Later Psychologists like Max Wertheimer have argued against this approach emphasizing that the “correlate stimuli and response and then reinforce it” oversimplifies the learning process. In particular Wertheimer cautioned that mastering certain procedures by rote is unlikely to improve responses to unforseen situations. He reported a (now famous) experiment where a group of “able” arithmetic students when asked to do the sum (857+857+857+857)/4, prudently set about doing a laborious addition-division routine!
Given these ideas one can ask: What is the most efficient way of teaching mathematics so that it improves analytical skills? I don’t think there is an easy answer here but Benezet’s ideas seem intriguing at the very least.

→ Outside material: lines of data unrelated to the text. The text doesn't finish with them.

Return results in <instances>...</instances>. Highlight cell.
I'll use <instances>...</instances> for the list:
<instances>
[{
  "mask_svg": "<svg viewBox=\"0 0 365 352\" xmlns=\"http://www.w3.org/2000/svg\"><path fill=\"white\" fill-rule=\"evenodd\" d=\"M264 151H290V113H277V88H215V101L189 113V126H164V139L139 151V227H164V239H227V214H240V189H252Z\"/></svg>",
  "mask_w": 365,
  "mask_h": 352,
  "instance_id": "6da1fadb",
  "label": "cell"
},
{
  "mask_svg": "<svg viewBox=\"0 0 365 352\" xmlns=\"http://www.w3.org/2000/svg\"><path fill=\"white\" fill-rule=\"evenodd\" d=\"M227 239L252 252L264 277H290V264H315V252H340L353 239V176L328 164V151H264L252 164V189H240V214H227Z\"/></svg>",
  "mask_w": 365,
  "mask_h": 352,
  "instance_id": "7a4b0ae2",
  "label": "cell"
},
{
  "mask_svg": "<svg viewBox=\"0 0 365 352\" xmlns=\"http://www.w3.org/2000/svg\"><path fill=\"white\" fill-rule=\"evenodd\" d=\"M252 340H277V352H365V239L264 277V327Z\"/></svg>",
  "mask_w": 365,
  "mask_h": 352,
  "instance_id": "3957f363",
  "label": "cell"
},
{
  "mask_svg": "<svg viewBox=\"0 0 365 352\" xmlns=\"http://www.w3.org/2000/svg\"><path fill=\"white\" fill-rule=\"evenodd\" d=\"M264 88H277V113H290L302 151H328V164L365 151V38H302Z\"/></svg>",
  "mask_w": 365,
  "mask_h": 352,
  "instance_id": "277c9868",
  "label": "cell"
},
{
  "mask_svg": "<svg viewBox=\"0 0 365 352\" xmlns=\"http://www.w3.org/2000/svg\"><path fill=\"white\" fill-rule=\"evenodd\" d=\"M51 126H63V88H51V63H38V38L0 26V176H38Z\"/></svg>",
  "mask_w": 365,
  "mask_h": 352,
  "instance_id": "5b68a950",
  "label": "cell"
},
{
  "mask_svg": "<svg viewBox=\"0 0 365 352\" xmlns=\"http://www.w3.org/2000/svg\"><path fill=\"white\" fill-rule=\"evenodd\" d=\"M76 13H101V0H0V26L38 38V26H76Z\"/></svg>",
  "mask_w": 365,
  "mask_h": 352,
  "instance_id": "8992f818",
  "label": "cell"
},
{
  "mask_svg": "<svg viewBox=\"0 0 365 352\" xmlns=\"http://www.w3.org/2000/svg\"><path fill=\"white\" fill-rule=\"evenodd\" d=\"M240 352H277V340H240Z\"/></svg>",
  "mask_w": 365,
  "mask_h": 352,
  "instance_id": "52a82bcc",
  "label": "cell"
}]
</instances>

The problem with these ideas is that it is not easy to implement them. If implementation is possible it takes years to be able conclusively say that a particular method works better than the other. In the light of that, what do you think is the best strategy to implement one of these methods?
Hello sir,
Needless to say your article is centered around a matter of serious concern.
In the present scenario the methods of mathematical teaching are ailing.
A similar situation is there among the isc students. delicate concepts like limits, continuity and differentiability are taught in terms of formulae. students are not encouraged to delve deep into the origin of this concepts and their proofs.
fie on those so called iit jee coaching institutes.
more over mathematics olympiads are being recognised as co corricular activities.